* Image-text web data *

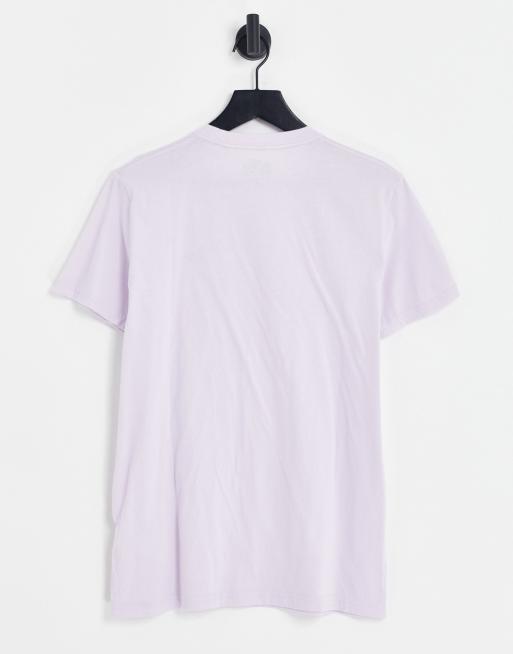 Purple hollister shirt on sale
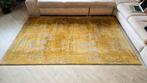 Design velours vloerkleed Golden gate ., Huis en Inrichting, Stoffering | Tapijten en Kleden, Ophalen, Zo goed als nieuw, Rechthoekig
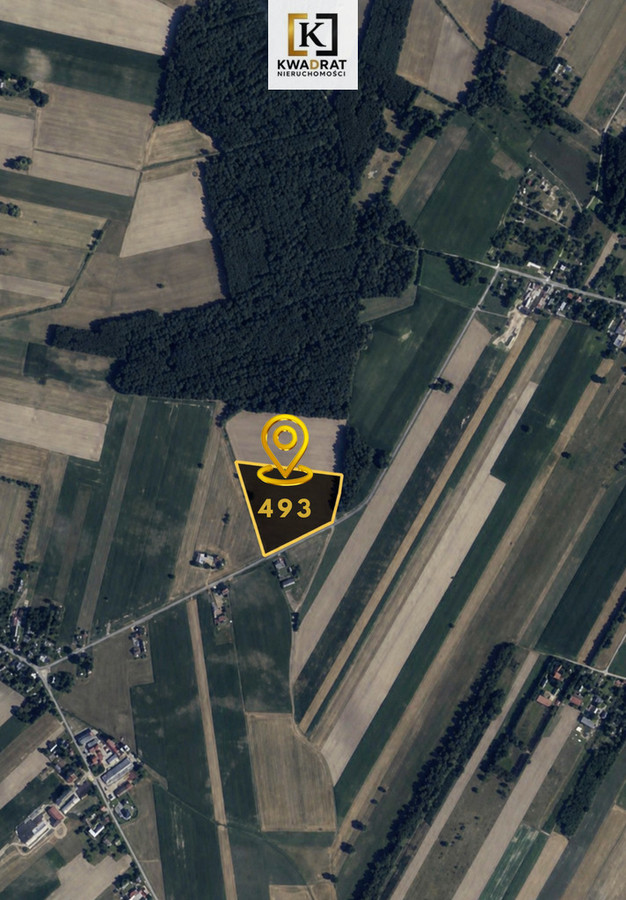 Działki z WZ 1000 m² – tylko 59 000 zł - Widok 4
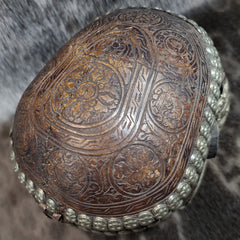 Tibetan Kapala Skull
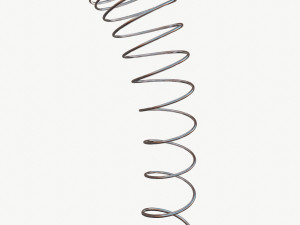 Metal Spiral Spring ULTIMATE COLLECTION 3D मॉडल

* Required work *
Repeat each line of the records above word for word, leaving the pictures out of your answer.

* Task result *
 Purple hollister shirt on sale
 Design velours vloerkleed Golden gate ., Huis en Inrichting, Stoffering | Tapijten en Kleden, Ophalen, Zo goed als nieuw, Rechthoekig
 Działki z WZ 1000 m² – tylko 59 000 zł - Widok 4
 Tibetan Kapala Skull
 Metal Spiral Spring ULTIMATE COLLECTION 3D मॉडल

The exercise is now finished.